May of 69 saw 175 national guardsman and 30 state policemen
dispatched to aid Cairo’s 15 man police force in an attempt to enforce a temporary
curfew. Police and business leaders
testified at hearings in Springfield on the unrest, while the Negro United
Front organization protested the presence of members of the vigilante “White
Hats” group, predominately white business owners, at those same hearings. Later that month, gunmen attacked the Cairo
police station firing 100 rounds into the building in 15 minutes, while a
wallpaper warehouse and the Tri-County Health Clinic were firebombed as
responding firemen were fired upon. That time the health clinic was allowed to
burn to the ground.
In June a legislative committee in Springfield recommended a
70 man state police force patrol the city, that “White Hats” members not be
deputized, and that a federal state of emergency be declared so federal funding
for housing and business development could be made available. No action was taken.
In July, six ministers from the United Front of Cairo, some
of whom I had heard speak at ISU, were evicted from Illinois Governor Ogilvie’s
office in Springfield where they had organized a sit in.

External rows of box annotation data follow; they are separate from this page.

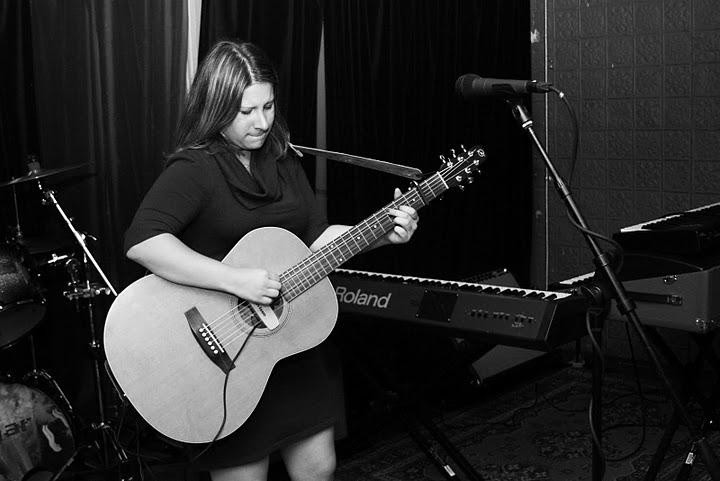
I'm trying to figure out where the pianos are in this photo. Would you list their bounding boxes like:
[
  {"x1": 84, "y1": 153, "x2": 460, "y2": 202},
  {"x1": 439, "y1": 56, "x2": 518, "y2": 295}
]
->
[
  {"x1": 324, "y1": 267, "x2": 584, "y2": 354},
  {"x1": 548, "y1": 201, "x2": 720, "y2": 335}
]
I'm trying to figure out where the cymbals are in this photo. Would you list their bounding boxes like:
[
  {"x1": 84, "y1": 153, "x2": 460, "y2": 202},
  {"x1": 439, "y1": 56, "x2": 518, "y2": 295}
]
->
[{"x1": 4, "y1": 164, "x2": 83, "y2": 186}]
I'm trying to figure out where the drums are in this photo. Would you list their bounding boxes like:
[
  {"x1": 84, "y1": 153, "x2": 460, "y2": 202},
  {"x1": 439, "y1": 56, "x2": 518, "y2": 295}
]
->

Finally in October of 1970, after continued shootouts at the
Pyramid Courts housing project and three separate automatic gunfire attacks on
the Cairo police station, Governor Ogilvie ordered a 24 man state police force
and an armored car to patrol Cairo for an indefinite period to stop
“indiscriminate gunfire and lawlessness”.
Eventually peace of a kind came to Cairo.

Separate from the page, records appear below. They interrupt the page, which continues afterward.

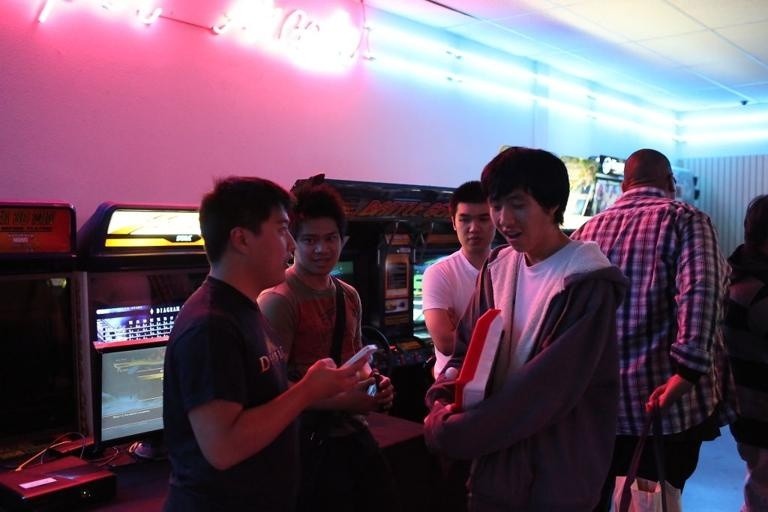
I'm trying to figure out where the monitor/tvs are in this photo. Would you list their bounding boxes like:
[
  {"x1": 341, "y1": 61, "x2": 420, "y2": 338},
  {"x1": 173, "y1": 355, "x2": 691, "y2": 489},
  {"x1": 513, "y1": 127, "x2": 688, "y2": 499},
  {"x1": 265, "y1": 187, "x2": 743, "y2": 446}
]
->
[
  {"x1": 411, "y1": 254, "x2": 456, "y2": 327},
  {"x1": 94, "y1": 337, "x2": 169, "y2": 450},
  {"x1": 579, "y1": 175, "x2": 624, "y2": 226}
]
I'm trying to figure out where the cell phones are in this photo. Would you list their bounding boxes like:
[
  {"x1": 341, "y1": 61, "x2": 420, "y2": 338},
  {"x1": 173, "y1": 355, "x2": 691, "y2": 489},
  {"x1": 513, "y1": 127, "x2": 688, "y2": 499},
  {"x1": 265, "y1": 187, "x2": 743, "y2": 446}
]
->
[{"x1": 336, "y1": 343, "x2": 378, "y2": 372}]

Cairo in 1920 had a population of 15,203. In 1960 its population stood at 9,348. Cairo in 2016 had but 2,016 citizens. Little remains of the town it used to be.
Cairo is famous for being mentioned in the great American
novel Huckleberry Finn. It was
Huck and Jim’s destination after they left upriver on a raft from Hannibal
Missouri on their great journey, but fog and the raft’s encounter with a river
boat dashed that idea. Their barge floated
past Cairo and were doomed to continue into the deep South.

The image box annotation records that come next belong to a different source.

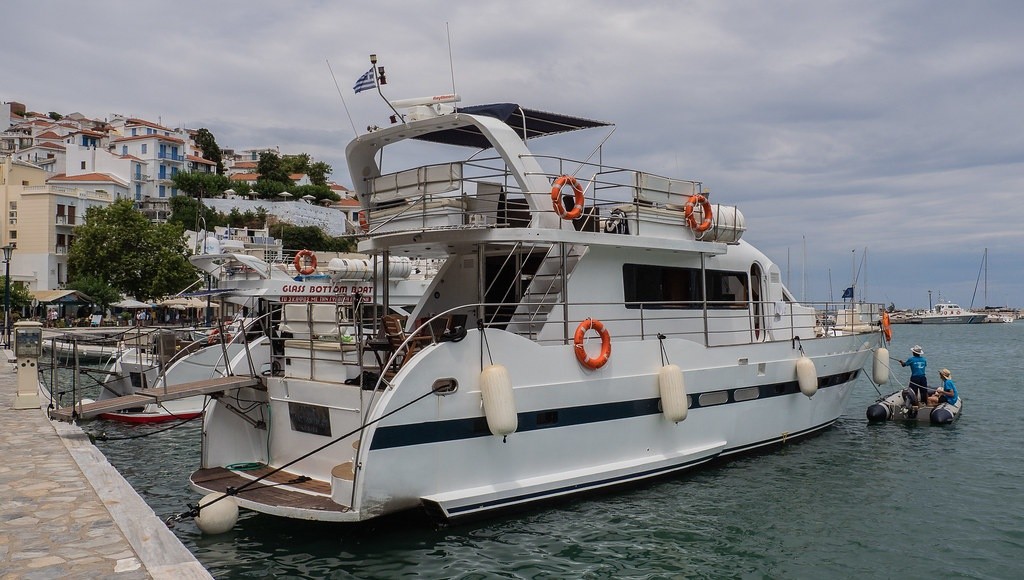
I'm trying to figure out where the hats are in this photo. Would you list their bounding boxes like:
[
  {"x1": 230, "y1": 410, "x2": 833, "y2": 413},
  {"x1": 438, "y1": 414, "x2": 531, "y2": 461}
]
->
[
  {"x1": 910, "y1": 345, "x2": 924, "y2": 354},
  {"x1": 938, "y1": 368, "x2": 951, "y2": 380}
]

Their plan was to pull onto the Illinois shore near Cairo,
sell the raft, find passage up the Ohio to states more sympathetic to runaway
slaves and in doing so win Jim his freedom as a slave. Why not try their luck in Illinois? That was the question literary critics and
historians later wondered. I think
Cairo’s history in the late 60’s gives us the answer. Illinois may have been a free state on paper,
but its southern most city offered little sympathy for black people either in Huck
and Jim’s era, before the Civil War, or even a hundred years after it.
Go south of Cairo and you immediately cross a river.
I crossed the Ohio into Kentucky, found myself
once again on Route 51, and stopped on a rise past Wickliffe see if I could spot
where the Ohio meets the Mississippi. Turns out that rise was the old site of
Fort Jefferson, established in 1780, and later used by Union forces in the
Civil War. The fog was gone and the rain
was merely a drizzle. I got out,
stretched my legs, and saw clear as day where the Ohio joined up with America’s
greatest river. I think that marks the
start of the lower Mississippi. Barges
were tied up, the river was high on its banks, and the current was quietly raging south. I wasn’t so sure I had picked the right time
to be on a route that followed the river.